I remember the first time I was told to leave my problems at the door, I was eight. My grandfather had died days prior. I wasn’t being a “sassy robot.” It was competitive cheerleading. A highly unregulated industry.
Competitive, also known as Allstar cheerleading, only recently gained its place in the sports industry, meaning it only recently required appropriate regulations. Yes, there were rules and guidelines. These rules beyond competitions were rarely enforced.
I started in 2013, I was five years old. By the time I was seven, I was on two teams. Two teams, a tumbling class, and a private lesson each week. Ten hours every week in the same place. Nearly every weekend from December to April, we traveled to a new city to compete our routines. All two and a half minutes to put our heart on the mat. Hair braided and slicked into tight ponytails, bows bigger than our faces. Bright red lipstick, sparkles adorning our eyelids, a team of 20 or so seven-year-olds.
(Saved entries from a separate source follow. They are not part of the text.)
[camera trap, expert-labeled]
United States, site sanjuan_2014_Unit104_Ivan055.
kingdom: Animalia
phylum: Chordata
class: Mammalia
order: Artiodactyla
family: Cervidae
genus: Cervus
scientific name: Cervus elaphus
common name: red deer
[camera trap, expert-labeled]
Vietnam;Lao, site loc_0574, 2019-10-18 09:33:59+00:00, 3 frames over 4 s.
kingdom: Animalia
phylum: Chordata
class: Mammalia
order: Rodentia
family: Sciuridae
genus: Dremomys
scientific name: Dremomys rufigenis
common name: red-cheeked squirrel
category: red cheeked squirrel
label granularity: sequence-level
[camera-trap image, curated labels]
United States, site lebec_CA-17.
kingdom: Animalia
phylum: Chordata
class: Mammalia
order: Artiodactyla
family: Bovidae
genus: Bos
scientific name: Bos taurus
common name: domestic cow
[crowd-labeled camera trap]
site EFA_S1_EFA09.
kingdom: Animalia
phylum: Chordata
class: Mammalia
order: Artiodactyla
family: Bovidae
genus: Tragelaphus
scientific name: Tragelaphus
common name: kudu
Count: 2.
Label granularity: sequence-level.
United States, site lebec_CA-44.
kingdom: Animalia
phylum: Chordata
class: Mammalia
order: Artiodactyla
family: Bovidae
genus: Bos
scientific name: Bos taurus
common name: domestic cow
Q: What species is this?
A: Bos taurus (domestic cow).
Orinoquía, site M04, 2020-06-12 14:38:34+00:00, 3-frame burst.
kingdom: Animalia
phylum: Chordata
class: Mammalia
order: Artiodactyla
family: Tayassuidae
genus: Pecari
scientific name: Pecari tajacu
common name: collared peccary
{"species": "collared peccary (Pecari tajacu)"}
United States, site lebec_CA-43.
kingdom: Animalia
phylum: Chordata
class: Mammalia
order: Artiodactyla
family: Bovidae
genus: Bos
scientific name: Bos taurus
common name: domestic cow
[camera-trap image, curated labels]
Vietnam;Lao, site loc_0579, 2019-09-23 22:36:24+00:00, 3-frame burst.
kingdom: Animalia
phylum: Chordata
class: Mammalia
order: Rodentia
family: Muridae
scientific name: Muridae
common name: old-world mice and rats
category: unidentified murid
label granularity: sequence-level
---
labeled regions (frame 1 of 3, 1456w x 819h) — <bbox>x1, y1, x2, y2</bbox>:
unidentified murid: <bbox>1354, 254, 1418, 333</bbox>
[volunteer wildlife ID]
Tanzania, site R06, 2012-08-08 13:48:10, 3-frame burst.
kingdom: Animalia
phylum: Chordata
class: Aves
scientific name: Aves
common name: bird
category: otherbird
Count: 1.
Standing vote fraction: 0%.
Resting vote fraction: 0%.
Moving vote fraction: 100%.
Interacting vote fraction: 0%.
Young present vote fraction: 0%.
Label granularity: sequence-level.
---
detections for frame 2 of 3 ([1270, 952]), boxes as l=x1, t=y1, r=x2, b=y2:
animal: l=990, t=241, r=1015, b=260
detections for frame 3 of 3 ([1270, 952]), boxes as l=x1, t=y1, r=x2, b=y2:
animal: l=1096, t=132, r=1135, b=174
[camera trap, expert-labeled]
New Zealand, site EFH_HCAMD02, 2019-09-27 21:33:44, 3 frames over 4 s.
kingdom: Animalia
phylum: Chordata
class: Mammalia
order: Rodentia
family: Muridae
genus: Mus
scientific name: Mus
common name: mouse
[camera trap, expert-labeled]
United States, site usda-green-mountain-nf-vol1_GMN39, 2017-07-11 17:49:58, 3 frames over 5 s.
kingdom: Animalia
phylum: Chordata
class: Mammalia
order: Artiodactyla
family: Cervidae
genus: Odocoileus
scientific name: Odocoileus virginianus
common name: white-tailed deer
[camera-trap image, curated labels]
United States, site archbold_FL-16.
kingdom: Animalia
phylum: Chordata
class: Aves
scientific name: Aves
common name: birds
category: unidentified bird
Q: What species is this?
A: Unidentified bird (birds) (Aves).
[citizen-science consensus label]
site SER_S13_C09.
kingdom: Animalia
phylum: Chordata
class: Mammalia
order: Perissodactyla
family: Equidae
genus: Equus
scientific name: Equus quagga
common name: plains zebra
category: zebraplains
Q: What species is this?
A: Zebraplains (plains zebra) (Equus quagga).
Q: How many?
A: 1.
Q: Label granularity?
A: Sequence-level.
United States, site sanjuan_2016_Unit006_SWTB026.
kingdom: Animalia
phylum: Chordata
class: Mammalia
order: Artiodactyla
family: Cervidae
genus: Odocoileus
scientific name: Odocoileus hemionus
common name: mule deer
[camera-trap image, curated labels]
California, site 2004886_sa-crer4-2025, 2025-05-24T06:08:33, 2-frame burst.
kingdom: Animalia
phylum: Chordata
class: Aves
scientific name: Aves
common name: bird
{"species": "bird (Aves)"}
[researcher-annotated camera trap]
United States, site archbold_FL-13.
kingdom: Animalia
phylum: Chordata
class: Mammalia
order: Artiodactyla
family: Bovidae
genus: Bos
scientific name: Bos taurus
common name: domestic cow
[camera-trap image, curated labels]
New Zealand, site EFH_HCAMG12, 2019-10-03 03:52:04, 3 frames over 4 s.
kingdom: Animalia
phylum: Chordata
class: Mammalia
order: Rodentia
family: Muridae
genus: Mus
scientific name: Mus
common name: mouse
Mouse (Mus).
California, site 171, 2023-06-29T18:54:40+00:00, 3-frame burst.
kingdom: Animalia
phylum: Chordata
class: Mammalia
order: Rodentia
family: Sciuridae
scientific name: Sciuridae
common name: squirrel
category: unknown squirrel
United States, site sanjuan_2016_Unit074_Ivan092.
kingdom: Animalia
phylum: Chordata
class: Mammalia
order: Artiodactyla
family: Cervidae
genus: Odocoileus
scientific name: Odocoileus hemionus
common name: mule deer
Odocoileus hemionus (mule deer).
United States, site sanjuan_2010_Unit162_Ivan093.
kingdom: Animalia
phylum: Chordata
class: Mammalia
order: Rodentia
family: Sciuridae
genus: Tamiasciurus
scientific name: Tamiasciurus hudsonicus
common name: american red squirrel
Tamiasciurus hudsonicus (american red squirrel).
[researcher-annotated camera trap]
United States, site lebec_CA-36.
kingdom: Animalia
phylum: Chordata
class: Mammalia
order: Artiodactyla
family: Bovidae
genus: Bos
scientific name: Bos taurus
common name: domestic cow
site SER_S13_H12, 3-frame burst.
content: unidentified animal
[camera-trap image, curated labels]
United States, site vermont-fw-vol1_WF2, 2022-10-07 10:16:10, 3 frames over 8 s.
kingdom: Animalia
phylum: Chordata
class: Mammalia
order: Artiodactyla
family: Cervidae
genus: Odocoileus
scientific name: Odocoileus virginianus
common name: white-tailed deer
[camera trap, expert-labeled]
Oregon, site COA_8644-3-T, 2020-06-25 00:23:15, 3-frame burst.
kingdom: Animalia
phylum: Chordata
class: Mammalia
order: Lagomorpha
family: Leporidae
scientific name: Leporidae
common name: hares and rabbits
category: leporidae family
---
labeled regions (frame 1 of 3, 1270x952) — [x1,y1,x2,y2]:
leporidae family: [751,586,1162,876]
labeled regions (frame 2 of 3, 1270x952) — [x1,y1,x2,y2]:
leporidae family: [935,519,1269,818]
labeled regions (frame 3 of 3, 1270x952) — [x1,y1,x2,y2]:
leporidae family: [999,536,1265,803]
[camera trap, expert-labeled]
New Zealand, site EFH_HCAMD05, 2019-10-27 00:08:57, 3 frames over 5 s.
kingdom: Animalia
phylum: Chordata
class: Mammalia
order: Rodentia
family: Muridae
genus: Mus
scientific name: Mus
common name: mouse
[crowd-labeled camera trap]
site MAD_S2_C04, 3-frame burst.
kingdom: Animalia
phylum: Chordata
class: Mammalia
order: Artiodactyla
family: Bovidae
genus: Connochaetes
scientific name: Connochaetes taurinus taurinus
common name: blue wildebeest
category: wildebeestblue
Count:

We gave it our all every single time. Sometimes our all wasn’t enough. The older we got, the more difficult the requirements became. Expectations rose, often beyond the athletes’ ages. I remember the days after I had poured my heart onto the mat during practice, only to be denied water.
I was eight. Denied water. Often denied bathroom access. In the name of “One More Time.”
One more run through. One more stunt. One more tumbling pass. One more jump sequence. One more dance. One more something. But it was never “just one more.” There’s a joke, with some variability, that spreads across the cheer community: one equals three. It was never just one more stunt. Having my breathing medication taken, that was another “just one more.” But breathing doesn’t wait for cheerleading. It doesn’t wait for anything. That situation is one of many torturous practices I experienced as an athlete.
I got older, switched cheerleading gyms a handful of times, the experiences were often the same. Many gyms bragged about running their athletes until they threw up. I was 12 when I experienced my first spinal issue. I failed to complete a tumbling pass and bounced off the floor on my neck. In the middle of the routine, I got back up and finished the routine. Some see that as resilience or bravery, but I knew I couldn’t run anymore that day. I would pass out. It was highly dangerous for me to continue that routine with limited vision, a hope, and a prayer. I was a base at the time, responsible for holding other people in the air and catching them. When we fell, we ran. When we didn’t complete everything, we ran. We were always running. Running until someone passed out or threw up. And after I stepped off the mat, I promised that would’ve been the last time, I heard that dreaded phrase again.
One more time.
I’ve faced numerous concussions and injuries from an industry that has long neglected its athletes. I was 15, sharing the same mat as a seven-year-old. Beyond the neglect within the sport itself, many fail to address the rampant abuses that occur. I know at least a dozen athletes whose coaches sexually abused them. There is always a drug sting being busted. Every athlete I knew aged 13 or older either vaped, did drugs, or hurt themselves. Many in ways that weren’t so obvious. In my last few seasons, I was doing 30 hours a week in the gym, which certainly wasn’t safe for me. I can’t tell you how many times I was screamed at for minor errors. Conditioned to tolerate emotional and physical abuse. We were told to be “sassy robots”, a phrase meant to highlight the sharpness we should be executing, but it simply reduced us to objects.
I watched a grown adult cuss out a seven-year-old for a mistake, and the child got frustrated for misunderstanding the new corrections. I become numb to this. I believed it was a part of the industry. The yelling, the abuses, the things that dull our sparkle. The loss of expression, personality. To fit into boxes. My whole life was cheerleading. I was stunting with my friends in swimming pools, creating mini routines anywhere I went. Backflips and tumbling were my only personality traits.
I lost myself before I’d even gotten the chance to find myself. As an adult, I’m haunted by the memories of what was normalized. After mistakes, I find myself denying myself basic needs like water and bathroom access. I still view mistakes as being dangerous, a level of perfectionism that means I’m often terrified even to start. I will spend my adulthood trying to piece together a child who was nothing more than a shell, because after all, to the industry, I was nothing more than a sassy robot.